Given the potential bias introduced from NRRs, the DLQI-R scoring modification has been proposed as a simple approach to adjust the DLQI score to account for the potential influence of NRRs [13]. Although some studies among patients with psoriasis have found that the DLQI-R has improved measurement properties compared to the traditional DLQI scoring method, others have not [5, 8, 13]. In this study among a cohort of patients with mostly mild atopic dermatitis, the DLQI-R did demonstrate stronger correlation with SF-12 scores than the traditional DLQI, although the correlations were weak and differences observed between the DLQI and DLQI-R as assessed by Spearman’s rank correlation were small, each differing by less than 0.03. Furthermore, while the DLQI-R scoring modification may help account for bias introduced by NRRs, it does not address the fundamental issue of content validity with the DLQI, which is considered the most important measurement property of a patient-reported outcome measure by the COnsensus-based Standards for the selection of health Measurement INstruments (COSMIN) initiative [33].
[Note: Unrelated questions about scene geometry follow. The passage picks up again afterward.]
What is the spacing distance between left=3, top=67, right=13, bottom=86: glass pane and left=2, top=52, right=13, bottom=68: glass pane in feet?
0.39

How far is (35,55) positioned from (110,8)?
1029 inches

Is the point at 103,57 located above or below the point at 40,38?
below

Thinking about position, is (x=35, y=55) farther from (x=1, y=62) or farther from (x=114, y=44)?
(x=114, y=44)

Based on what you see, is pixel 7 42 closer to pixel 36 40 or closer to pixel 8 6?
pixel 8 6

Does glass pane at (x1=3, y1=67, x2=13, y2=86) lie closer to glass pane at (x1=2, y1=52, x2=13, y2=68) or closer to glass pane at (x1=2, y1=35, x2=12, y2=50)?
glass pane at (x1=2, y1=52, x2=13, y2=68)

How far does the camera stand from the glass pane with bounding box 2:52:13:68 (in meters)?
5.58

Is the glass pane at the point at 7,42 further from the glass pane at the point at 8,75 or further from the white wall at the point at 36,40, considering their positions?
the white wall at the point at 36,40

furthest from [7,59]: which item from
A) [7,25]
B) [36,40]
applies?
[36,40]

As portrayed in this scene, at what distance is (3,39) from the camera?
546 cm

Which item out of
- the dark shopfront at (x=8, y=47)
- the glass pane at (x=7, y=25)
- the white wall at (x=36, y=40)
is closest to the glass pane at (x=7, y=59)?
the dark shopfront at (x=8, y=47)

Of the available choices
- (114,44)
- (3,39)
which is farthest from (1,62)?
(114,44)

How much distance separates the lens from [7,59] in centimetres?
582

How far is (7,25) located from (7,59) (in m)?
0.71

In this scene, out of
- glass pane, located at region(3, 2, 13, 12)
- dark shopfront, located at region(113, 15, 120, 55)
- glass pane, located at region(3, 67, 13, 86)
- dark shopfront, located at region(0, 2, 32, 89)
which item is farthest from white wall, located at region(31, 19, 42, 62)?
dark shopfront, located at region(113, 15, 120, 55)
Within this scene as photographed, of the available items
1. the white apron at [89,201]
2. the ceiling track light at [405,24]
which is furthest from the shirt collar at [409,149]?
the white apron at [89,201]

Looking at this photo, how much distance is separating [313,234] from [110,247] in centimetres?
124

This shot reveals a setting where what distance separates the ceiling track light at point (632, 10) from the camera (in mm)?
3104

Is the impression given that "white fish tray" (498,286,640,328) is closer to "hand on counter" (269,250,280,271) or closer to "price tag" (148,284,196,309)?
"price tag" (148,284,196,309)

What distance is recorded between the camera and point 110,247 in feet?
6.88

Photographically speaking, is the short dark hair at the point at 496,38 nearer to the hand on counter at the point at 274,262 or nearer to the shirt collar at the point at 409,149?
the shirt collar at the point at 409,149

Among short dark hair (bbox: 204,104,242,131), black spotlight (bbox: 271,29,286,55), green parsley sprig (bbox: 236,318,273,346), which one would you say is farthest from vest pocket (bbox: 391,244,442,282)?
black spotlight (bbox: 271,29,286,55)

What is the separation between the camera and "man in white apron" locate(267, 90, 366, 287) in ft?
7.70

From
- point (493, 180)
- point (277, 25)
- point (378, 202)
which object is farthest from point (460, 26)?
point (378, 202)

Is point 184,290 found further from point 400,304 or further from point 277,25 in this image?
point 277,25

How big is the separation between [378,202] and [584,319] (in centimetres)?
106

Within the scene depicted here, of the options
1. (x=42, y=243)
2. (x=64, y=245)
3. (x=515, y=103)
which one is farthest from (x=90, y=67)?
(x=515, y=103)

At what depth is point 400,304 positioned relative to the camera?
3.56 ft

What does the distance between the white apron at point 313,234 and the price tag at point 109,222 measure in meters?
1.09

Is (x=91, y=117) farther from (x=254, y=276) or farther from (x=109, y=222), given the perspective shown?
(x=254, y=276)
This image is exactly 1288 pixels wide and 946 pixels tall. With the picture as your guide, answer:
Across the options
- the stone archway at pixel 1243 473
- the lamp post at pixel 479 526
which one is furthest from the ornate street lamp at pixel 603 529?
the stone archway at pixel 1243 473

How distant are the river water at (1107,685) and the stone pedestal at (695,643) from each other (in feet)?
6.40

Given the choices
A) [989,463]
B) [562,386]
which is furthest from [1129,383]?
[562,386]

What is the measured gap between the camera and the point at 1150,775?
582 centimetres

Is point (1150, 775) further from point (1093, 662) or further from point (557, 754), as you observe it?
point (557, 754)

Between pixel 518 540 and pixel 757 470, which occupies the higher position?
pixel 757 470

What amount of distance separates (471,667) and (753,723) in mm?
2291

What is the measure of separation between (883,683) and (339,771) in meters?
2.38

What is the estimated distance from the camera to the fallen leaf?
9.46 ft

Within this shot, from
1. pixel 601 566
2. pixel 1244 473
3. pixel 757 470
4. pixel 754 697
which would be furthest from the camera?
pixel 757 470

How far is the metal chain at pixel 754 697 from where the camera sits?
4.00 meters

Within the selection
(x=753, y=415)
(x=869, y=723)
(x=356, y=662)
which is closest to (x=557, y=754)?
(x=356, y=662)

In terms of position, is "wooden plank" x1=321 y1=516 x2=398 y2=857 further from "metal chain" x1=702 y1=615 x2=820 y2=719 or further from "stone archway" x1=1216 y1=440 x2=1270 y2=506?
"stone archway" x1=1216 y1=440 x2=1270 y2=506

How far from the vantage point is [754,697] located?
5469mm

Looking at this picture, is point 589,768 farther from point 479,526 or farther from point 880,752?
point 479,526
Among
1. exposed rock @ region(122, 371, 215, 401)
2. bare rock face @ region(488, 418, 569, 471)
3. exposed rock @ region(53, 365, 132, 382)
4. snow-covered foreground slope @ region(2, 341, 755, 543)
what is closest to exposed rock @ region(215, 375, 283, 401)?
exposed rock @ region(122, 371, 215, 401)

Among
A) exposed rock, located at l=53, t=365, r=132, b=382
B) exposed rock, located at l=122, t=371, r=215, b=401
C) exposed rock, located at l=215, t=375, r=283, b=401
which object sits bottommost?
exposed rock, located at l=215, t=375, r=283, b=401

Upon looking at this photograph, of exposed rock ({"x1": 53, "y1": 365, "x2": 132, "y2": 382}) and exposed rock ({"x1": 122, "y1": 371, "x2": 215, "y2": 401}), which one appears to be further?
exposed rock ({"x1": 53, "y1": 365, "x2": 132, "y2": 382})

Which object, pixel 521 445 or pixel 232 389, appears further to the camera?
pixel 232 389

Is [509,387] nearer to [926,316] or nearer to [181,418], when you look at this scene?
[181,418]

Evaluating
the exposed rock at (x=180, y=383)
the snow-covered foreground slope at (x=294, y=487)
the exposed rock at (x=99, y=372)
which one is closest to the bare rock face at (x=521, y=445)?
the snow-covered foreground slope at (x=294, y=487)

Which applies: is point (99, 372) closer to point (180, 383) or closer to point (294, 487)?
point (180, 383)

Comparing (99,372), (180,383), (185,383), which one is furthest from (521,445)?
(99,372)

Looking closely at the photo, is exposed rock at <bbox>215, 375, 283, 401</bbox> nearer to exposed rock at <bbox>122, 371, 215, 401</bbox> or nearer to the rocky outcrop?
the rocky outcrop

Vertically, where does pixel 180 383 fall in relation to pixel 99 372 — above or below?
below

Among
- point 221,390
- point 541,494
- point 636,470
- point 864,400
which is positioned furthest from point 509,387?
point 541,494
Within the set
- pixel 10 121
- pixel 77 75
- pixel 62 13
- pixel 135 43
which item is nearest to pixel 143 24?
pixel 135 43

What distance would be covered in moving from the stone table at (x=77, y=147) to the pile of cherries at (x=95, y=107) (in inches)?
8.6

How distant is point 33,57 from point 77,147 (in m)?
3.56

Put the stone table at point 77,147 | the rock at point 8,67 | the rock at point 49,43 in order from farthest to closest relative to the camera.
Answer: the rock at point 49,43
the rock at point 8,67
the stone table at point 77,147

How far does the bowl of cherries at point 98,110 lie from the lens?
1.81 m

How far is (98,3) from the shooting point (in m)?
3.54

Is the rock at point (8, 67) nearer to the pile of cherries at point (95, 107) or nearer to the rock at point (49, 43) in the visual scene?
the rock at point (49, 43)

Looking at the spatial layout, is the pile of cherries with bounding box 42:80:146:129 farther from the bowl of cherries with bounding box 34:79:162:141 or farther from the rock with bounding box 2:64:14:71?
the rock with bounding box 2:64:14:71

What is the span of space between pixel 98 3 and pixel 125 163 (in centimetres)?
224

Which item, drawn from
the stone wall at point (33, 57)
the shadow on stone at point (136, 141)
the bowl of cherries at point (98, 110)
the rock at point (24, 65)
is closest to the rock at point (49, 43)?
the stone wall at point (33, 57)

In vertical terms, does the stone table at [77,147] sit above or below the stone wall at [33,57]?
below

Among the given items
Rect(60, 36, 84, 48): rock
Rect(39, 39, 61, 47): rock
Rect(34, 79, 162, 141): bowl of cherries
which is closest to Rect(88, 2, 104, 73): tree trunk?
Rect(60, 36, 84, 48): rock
This study should be interpreted in the context its design. Although the broad population included in the Atopic Dermatitis in America cohort is a strength of this cohort, patients have relatively mild skin disease which may have contributed to the lack of clear association between NRRs and burden of disease in our study. This limitation is particularly relevant as studies in psoriasis have found that NRRs are more common among those with more severe disease [10, 12, 34]. In addition, these data were collected from an online platform. The relatively mild skin disease in this cohort may also have limited our ability to compare for differences between the DLQI and DLQI-R scoring modification. Future studies are needed to examine whether these findings are similar among patients with more moderate-to-severe disease. Given the nature of the survey design, we are unable to assess how NRRs may influence clinical decisions and treatment recommendations at the point of care. In addition, we are unable to evaluate the underlying factors contributing to NRRs in this population.

Conclusion

NRRs on the DLQI are common among a cohort of adults with atopic dermatitis and differ across several sociodemographic characteristics, suggesting important issues with respect to content validity. Unlike what has been observed for psoriasis, there is not a clear association between NRRs and underestimation of disease severity among a cohort of adults with mostly mild atopic dermatitis. Further study is needed to understand the factors contributing to NRRs, the impact of NRRs on patient outcomes when the DLQI is used in routine clinical care, and optimal strategies to assess health-related quality of life among patients with atopic dermatitis and other inflammatory skin diseases.